Kurze Übung:
Schreibe den Lesetext über Lyle, seine Tochter Shiloh und seinen Enkel Isaac im Anschluss an den letzten Satz weiter.

Lesetext:
Lyle liebt seine Tochter Shiloh und seinen Enkel sehr. Der kleine Isaac unternimmt gerne etwas mit seinem Opa, egal, ob er mit ihm im Garten Limonade trinkt, oder ihn zu seiner Arbeit auf der Obstplantage begleitet. Doch Shiloh entfremdet sich immer mehr von ihrer Familie, findet einen neuen Lebensmittelpunkt in einer zweifelhaften Kirche. Sie entgleitet ihren Eltern, will mit dem Enkel schließlich ausziehen; und bringt diesen dadurch in Gefahr. Peg und Lyle stehen dem machtlos gegenüber.

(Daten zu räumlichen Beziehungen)

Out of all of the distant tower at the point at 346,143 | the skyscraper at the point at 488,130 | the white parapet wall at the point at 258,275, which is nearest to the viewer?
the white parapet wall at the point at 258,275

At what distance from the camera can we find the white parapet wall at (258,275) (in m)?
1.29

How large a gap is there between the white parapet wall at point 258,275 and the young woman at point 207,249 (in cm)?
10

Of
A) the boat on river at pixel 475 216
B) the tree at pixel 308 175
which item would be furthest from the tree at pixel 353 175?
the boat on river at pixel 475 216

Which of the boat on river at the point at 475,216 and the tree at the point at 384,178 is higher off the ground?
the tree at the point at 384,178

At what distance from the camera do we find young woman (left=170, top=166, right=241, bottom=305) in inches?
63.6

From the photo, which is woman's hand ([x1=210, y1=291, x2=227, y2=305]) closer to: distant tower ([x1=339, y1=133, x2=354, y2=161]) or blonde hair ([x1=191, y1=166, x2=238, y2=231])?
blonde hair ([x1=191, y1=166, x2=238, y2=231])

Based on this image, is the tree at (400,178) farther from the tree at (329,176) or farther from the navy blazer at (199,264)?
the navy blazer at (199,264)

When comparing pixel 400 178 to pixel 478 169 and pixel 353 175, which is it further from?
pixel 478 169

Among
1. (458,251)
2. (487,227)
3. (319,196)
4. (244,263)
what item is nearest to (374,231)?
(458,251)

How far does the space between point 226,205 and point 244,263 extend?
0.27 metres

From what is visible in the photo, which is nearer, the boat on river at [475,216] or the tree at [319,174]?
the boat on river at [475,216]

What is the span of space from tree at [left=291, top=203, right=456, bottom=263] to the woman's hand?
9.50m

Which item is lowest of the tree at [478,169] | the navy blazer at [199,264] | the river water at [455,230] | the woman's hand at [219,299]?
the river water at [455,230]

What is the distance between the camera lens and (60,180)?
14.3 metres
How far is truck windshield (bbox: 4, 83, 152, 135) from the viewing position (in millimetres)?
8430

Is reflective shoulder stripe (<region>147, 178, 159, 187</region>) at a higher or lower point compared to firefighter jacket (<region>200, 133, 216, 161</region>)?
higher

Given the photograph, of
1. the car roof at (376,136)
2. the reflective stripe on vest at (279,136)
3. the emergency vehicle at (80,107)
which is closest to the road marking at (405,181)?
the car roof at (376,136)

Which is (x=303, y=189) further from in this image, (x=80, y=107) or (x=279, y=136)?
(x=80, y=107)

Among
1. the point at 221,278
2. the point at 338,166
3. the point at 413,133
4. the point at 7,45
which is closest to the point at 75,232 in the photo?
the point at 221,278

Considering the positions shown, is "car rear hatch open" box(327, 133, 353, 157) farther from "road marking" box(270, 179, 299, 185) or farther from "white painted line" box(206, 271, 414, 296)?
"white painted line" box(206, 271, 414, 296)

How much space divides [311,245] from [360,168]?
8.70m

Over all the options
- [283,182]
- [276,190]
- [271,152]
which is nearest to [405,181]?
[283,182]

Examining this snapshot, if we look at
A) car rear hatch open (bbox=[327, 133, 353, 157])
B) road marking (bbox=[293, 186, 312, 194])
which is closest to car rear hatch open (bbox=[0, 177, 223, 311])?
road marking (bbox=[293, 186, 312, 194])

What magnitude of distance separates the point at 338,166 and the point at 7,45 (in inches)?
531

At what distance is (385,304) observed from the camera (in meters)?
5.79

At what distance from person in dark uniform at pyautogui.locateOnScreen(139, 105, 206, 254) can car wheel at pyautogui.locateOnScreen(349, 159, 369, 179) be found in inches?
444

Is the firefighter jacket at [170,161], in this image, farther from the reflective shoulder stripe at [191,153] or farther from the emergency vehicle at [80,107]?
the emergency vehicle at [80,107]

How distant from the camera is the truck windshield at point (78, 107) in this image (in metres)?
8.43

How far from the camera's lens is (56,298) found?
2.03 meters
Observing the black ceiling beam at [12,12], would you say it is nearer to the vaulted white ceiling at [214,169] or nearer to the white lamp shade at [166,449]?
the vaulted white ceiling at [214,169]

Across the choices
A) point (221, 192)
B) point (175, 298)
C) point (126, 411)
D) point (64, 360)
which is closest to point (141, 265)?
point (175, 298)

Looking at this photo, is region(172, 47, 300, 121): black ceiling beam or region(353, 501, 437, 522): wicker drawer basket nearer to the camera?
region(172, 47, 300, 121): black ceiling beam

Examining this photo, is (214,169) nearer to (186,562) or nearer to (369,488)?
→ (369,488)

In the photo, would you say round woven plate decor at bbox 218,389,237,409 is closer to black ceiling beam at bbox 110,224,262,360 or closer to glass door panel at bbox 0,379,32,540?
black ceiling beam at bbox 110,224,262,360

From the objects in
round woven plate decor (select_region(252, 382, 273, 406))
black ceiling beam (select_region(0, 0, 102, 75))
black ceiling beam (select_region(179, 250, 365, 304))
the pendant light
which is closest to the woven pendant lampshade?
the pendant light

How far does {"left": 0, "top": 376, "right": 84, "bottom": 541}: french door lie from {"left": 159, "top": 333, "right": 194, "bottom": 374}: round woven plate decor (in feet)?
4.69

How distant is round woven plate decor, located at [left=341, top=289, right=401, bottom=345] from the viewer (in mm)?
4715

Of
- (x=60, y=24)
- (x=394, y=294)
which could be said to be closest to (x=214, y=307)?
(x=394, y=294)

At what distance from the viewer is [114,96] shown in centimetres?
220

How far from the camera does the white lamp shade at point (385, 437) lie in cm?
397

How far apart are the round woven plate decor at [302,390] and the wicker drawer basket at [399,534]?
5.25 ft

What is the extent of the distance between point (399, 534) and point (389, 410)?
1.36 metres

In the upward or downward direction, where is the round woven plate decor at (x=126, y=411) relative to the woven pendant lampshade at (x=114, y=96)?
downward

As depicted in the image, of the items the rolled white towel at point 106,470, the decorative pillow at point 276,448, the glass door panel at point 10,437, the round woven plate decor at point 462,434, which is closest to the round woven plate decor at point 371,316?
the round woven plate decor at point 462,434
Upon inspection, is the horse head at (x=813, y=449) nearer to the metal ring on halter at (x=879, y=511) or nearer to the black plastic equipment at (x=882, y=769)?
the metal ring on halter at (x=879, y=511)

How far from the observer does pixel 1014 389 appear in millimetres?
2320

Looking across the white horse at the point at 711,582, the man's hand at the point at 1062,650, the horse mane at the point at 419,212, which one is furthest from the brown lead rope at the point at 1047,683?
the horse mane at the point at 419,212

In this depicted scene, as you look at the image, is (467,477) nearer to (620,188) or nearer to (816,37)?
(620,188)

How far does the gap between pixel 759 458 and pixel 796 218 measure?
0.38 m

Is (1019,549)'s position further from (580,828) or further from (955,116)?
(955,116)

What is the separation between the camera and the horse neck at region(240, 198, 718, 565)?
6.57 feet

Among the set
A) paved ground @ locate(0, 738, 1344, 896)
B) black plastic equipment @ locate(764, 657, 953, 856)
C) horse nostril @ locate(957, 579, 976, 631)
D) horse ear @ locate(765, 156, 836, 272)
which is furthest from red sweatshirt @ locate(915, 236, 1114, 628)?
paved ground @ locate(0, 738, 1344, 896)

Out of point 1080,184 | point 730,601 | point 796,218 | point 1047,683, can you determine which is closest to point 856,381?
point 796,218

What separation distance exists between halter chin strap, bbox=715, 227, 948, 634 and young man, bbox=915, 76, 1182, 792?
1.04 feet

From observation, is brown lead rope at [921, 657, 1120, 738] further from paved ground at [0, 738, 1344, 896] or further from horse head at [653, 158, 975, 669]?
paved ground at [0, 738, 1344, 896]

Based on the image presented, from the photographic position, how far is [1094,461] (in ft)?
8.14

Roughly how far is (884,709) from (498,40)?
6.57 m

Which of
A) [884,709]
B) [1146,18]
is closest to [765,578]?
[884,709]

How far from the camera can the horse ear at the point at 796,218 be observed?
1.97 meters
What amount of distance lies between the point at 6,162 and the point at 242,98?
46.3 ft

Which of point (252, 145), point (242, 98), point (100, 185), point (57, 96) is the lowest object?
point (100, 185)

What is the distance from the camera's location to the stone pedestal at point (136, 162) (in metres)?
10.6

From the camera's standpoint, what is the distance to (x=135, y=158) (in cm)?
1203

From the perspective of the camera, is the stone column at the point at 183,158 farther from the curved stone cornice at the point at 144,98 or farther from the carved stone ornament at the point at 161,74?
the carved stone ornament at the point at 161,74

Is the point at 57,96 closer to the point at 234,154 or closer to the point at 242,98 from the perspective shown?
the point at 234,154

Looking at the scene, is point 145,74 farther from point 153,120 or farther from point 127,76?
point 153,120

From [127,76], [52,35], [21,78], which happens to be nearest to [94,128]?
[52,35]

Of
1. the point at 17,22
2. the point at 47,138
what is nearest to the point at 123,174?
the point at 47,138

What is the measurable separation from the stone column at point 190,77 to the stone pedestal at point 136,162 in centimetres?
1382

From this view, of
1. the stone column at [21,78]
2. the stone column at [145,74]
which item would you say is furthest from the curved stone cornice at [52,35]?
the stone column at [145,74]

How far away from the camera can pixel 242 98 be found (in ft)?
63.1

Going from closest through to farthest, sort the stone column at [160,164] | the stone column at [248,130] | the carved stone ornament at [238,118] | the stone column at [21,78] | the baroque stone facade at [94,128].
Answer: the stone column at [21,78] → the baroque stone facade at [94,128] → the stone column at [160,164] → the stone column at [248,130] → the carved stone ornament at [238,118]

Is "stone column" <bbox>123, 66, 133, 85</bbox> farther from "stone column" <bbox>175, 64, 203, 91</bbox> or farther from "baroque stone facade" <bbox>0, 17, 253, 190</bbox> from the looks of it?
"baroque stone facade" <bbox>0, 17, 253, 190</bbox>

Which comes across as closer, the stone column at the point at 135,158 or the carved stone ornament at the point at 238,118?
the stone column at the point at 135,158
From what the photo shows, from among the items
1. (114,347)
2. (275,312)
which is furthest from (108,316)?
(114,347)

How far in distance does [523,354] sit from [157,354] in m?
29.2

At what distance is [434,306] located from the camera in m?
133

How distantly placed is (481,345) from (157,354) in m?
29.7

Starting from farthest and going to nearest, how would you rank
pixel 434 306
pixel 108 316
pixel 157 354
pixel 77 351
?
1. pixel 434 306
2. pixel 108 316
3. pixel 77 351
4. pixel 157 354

Lösung der Aufgabe:
Nickolas Butler hat sich von dem traurigen Fall der kleinen Madeline Kara Neumann zu diesem Roman inspirieren lassen und zeigt auf erschreckende Weise, wohin der (Irr-)glaube Menschen führen kann. „Ein wenig Glaube“ ist ein Roman der ganzen leisen Töne, dafür umso eindringlicher. Lyles Ohnmacht, seine Angst und Zweifel wirken sehr intensiv im Leser nach. Er scheint in einer ausweglosen Situation zu sein, einerseits will er Isaac helfen, andererseits verprellt er seine Tochter erst recht mit Kritik an ihrer Kirche. Eine Zwickmühle, aus der man nicht so leicht herauskommt. Butler beleuchtet die Situation aus allen Richtungen, nimmt sich Zeit, diese solide aufzubauen. Er geht mit dem Thema Glaube sehr feinfühlig um, verurteilt nicht, lässt dem Leser viel Zeit zum Nachdenken. Ich mochte seinen Erzählstil sehr, er ist gefühlvoll, aber nicht gefühlsduselig. Insgesamt kann ich den Roman nur jedem empfehlen, der sich auf ruhige, aber gehaltvolle Geschichten einlassen mag.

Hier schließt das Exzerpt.